

    They're asking the court to determine that they're secure enough to not be legally liable for breaches of security that they can blame on the customer. It's like Toyota asking a court to determine whether it should be legally liable for the sticky-accelerator problem. Maybe it's obvious that they are, maybe they aren't.... but the interaction with the court is almost certainly going to be part of the picture one way or another.


  • Discourse touched me in a no-no place

    @astonerbum said:

    Honestly, think about it. You are asking a COURT OF LAW if your system is secure.
    I'm doing nothing of the kind. Perhaps you'd like to RTFA.



  • @PJH said:

    @astonerbum said:
    Honestly, think about it. You are asking a COURT OF LAW if your system is secure.
    I'm doing nothing of the kind. Perhaps you'd like to RTFA.
     

    Yes but can a court really determine that? What constitutes "secure enough"? Do we have laws that require certain "levels" of security? What is a level of security, can bugs in these security mechanisms constitute as flaws that make the company liable?

—————

• ABOUT THIS EXERCISE: Print the part of the forum discussion on court rulings about security between "They're asking the" and "way or another.", inclusive. The lines after this come from a separate source.

(Items from a data source)
—————

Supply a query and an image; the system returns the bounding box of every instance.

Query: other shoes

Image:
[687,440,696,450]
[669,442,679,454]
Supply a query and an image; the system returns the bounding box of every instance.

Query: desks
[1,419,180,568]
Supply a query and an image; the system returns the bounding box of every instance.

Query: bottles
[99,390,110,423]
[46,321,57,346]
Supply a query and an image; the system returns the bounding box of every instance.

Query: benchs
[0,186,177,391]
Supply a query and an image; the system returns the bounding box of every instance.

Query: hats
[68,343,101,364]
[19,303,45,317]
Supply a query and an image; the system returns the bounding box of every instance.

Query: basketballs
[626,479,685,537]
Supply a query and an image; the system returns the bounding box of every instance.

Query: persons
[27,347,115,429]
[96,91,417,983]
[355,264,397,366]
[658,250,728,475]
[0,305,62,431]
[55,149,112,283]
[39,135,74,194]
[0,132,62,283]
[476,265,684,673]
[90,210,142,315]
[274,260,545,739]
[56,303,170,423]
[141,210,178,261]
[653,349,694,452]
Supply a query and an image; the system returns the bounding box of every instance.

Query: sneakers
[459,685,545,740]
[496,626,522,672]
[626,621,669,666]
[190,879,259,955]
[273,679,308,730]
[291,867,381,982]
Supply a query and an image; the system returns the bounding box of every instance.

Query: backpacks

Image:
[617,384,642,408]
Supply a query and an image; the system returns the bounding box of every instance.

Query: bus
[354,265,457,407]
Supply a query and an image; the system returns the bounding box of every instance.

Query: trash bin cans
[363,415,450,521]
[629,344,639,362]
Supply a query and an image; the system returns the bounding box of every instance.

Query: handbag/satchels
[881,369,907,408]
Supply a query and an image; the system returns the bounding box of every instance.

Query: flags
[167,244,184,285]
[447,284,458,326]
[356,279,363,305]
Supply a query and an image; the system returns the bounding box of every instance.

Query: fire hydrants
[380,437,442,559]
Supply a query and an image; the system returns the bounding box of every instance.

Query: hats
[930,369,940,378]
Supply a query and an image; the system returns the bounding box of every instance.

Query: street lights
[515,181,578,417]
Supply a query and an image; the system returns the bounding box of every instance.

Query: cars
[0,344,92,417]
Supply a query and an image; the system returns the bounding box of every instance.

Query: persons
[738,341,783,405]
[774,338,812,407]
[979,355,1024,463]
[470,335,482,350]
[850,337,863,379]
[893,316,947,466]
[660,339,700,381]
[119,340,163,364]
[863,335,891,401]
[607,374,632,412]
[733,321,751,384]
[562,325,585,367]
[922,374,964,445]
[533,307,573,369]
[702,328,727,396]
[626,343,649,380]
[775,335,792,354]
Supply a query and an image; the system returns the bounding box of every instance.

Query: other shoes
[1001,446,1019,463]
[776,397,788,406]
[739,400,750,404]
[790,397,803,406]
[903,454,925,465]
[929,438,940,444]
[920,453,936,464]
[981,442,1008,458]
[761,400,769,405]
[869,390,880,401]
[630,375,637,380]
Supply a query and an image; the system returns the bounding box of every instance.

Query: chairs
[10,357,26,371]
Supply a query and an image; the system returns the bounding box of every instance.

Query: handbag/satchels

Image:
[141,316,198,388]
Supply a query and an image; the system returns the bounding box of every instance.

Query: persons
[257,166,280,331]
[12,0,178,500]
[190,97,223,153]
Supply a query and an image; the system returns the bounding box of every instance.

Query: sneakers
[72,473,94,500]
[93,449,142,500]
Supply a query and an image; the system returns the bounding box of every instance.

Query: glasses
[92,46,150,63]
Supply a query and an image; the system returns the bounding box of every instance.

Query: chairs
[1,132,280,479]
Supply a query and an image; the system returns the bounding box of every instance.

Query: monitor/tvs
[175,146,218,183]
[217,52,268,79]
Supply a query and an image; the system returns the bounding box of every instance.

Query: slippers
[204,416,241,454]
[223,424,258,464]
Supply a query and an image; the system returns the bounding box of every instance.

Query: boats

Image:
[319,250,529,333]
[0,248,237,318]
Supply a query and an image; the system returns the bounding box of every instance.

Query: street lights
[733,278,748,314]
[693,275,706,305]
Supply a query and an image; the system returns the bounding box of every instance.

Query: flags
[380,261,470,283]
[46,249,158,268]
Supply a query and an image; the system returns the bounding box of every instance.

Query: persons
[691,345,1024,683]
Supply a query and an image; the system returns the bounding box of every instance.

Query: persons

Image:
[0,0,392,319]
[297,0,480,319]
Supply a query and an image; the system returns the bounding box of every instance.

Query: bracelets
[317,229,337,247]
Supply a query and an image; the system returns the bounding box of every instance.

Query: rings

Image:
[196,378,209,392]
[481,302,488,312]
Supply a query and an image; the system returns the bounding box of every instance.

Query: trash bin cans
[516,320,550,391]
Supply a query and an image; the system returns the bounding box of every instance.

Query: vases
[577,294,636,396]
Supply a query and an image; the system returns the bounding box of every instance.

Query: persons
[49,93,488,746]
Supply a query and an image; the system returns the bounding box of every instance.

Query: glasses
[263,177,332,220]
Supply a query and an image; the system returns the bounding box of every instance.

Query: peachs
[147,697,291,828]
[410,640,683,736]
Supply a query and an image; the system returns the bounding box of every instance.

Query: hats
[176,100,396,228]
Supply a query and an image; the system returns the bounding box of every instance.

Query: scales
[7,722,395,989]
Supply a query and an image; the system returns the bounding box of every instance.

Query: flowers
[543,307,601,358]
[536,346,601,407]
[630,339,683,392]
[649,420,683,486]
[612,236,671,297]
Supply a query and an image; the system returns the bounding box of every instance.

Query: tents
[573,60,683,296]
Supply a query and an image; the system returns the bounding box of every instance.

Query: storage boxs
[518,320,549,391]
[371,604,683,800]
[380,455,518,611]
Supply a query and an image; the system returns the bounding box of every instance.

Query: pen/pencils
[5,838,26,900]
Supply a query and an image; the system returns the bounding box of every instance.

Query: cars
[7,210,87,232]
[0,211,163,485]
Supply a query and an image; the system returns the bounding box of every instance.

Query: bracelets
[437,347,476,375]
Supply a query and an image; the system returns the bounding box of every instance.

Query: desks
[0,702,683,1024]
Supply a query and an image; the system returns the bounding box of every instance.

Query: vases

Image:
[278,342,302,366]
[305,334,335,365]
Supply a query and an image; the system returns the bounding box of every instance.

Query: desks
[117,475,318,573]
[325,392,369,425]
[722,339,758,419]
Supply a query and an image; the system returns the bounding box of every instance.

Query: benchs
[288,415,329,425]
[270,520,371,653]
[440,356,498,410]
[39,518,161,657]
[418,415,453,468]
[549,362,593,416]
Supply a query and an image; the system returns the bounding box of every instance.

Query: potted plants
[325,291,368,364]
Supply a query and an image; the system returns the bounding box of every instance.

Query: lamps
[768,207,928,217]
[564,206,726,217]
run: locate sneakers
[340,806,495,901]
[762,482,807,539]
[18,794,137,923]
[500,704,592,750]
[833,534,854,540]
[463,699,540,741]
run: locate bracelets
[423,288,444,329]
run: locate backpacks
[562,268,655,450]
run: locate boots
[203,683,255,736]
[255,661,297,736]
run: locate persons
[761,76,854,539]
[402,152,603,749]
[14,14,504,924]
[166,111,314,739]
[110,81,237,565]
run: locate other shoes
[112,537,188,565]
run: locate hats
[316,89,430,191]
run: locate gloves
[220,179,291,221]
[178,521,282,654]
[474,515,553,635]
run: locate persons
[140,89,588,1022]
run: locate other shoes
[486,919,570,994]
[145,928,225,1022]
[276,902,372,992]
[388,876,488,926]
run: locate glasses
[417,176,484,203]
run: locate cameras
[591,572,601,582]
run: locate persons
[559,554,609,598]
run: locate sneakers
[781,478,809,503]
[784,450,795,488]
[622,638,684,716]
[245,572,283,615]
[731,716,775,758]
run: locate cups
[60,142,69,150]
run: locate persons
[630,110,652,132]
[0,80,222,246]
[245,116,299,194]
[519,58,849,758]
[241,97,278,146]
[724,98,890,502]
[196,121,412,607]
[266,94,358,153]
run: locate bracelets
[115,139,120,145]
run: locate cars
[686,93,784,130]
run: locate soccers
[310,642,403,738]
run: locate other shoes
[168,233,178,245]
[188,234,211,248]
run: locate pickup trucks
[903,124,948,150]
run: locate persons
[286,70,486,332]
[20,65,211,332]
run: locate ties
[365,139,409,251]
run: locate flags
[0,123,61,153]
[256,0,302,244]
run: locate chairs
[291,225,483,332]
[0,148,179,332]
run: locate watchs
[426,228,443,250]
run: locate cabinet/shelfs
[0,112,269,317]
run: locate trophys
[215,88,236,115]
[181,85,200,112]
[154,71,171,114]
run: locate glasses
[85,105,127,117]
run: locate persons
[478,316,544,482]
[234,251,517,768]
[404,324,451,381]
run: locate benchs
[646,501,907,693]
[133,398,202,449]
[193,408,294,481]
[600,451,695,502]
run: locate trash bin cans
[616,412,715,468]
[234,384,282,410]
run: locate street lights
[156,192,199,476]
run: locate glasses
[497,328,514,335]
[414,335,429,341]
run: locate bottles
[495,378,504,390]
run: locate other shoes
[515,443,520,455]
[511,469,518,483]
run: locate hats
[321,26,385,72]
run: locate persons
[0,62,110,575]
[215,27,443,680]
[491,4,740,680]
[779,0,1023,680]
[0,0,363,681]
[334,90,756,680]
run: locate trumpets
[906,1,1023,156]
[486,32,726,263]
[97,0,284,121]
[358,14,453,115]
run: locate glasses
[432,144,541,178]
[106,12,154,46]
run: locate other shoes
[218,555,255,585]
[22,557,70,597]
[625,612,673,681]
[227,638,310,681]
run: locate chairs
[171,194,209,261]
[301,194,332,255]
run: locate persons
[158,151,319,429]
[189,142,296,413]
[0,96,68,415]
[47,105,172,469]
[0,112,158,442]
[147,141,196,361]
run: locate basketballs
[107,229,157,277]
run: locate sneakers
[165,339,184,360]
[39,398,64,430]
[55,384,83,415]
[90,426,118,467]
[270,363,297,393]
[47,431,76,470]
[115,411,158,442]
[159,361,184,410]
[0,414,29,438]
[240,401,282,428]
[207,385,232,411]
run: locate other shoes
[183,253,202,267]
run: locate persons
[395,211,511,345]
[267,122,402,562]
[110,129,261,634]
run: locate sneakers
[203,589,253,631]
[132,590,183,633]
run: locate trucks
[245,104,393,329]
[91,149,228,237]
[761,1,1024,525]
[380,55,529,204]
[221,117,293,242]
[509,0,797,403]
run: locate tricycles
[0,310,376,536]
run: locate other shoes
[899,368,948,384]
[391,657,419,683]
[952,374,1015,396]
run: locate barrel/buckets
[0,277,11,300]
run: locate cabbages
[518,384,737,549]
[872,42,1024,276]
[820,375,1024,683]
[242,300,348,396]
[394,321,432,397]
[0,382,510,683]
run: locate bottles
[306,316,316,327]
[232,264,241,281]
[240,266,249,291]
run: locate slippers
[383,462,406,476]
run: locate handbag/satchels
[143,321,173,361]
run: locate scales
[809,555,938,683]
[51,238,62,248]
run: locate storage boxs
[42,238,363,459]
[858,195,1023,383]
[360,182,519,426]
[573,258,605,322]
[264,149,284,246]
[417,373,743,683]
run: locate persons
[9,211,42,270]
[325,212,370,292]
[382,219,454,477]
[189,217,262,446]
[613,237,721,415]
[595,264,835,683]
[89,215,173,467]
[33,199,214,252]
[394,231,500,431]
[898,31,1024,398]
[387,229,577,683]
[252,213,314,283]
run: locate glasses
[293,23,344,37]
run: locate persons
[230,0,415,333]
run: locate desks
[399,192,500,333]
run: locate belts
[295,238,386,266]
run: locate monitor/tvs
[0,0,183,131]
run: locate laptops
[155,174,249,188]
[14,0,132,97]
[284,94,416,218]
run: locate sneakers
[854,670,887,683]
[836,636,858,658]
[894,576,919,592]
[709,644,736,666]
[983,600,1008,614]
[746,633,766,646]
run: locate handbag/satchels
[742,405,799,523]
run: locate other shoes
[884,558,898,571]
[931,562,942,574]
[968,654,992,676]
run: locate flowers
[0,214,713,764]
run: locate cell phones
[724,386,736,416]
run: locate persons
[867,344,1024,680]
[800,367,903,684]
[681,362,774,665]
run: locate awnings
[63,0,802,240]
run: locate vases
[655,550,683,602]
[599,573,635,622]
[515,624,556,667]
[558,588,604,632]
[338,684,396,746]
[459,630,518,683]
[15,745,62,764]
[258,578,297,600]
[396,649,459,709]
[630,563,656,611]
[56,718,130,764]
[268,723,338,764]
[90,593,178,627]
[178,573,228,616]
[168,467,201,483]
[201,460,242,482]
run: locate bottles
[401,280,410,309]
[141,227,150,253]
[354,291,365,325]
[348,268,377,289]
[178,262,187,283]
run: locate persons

—————

• ANSWER FOR THIS EXERCISE:
They're asking the court to determine that they're secure enough to not be legally liable for breaches of security that they can blame on the customer. It's like Toyota asking a court to determine whether it should be legally liable for the sticky-accelerator problem. Maybe it's obvious that they are, maybe they aren't.... but the interaction with the court is almost certainly going to be part of the picture one way or another.